Aim 1 »
Write out the passage of the dictionary-loading article that lies between "Upon profiling our" and "is just noise.", inclusive.

Text shown »
··········

Loading the dictionary, part 2: Character conversion


When you want to optimize a program, you first need to know where the time is being spent. There's no point optimizing a function that isn't actually responsible for your poor performance. For example, if a particular function is responsible for 2% of your CPU time, then even if you optimized it down to infinite speed, your program would speed up at best by only little over 2%. In the comments to yesterday's entry, several people put forth suggestions as to how the program could be optimized, in the process quite amply demonstrating this principle. None of the people who made suggestions actually investigated the program to see where the glaring bottleneck was.

(Rico Mariani points out that you also need to take performance in account when doing high level designs, choosing algorithms and data structures that are suitable for the level of performance you need. If profiling reveals that a fundamental design decision is responsible for a performance bottleneck, you're in big trouble. You will see this sort of performance-guided design as the program develops. And you should check out Performance Quiz #6 which starts with the very program we're developing here.)

Upon profiling our dictionary-loader, I discovered that 80% of the CPU time was spent in getline. Clearly this is where the focus needs to be. Everything else is just noise.

··········

Input rows »
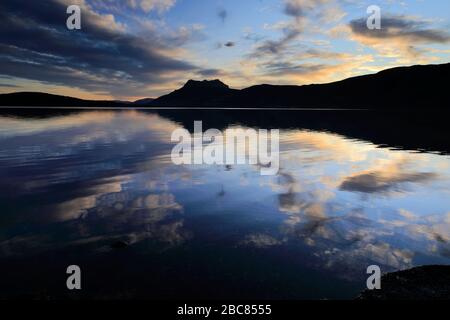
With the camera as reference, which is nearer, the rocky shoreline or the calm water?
the rocky shoreline

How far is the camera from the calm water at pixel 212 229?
8.89 meters

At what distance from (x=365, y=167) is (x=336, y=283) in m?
19.7

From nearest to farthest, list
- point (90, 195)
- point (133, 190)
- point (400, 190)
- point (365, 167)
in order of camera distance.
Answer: point (90, 195) < point (133, 190) < point (400, 190) < point (365, 167)

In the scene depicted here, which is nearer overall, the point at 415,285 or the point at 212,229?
the point at 415,285

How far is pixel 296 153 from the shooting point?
33.0 metres

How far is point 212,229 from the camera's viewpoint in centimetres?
1258

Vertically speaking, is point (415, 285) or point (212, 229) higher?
point (212, 229)

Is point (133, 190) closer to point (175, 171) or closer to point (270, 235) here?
point (175, 171)

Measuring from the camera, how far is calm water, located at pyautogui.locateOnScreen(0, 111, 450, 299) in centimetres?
889

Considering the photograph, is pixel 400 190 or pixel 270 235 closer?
pixel 270 235

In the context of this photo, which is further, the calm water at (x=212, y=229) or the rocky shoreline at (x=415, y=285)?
the calm water at (x=212, y=229)

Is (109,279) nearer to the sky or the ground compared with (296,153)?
nearer to the ground
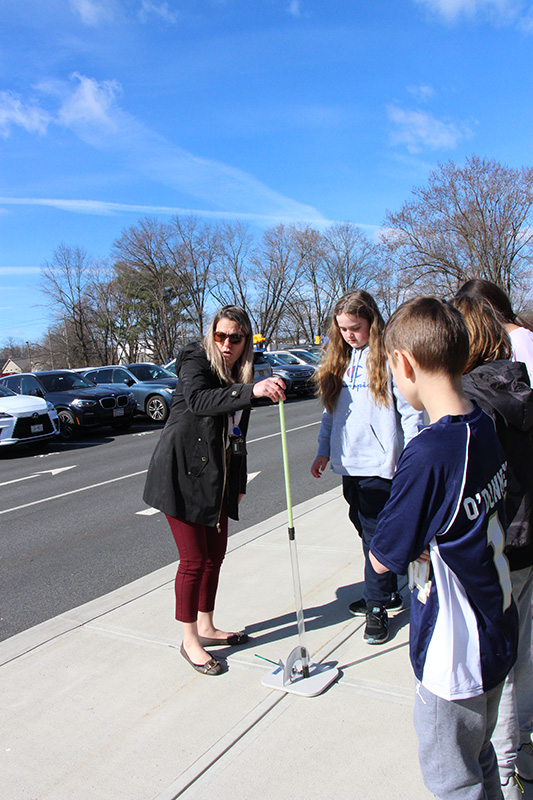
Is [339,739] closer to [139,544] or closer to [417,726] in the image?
[417,726]

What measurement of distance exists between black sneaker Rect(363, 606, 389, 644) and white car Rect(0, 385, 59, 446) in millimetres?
10790

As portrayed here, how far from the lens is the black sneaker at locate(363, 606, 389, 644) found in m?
3.16

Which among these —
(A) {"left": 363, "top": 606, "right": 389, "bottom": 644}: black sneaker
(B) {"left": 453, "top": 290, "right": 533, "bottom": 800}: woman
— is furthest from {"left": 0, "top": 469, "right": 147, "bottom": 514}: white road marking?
(B) {"left": 453, "top": 290, "right": 533, "bottom": 800}: woman

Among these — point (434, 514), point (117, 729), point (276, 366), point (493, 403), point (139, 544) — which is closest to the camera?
point (434, 514)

··········

Aim 2 »
Extract, word for word, the lines of the records between the line holding "Among these — point" and the end of the records, inclusive.

Correct answer 1 »
Upon profiling our dictionary-loader, I discovered that 80% of the CPU time was spent in getline. Clearly this is where the focus needs to be. Everything else is just noise.

Correct answer 2 »
Among these — point (434, 514), point (117, 729), point (276, 366), point (493, 403), point (139, 544) — which is closest to the camera?
point (434, 514)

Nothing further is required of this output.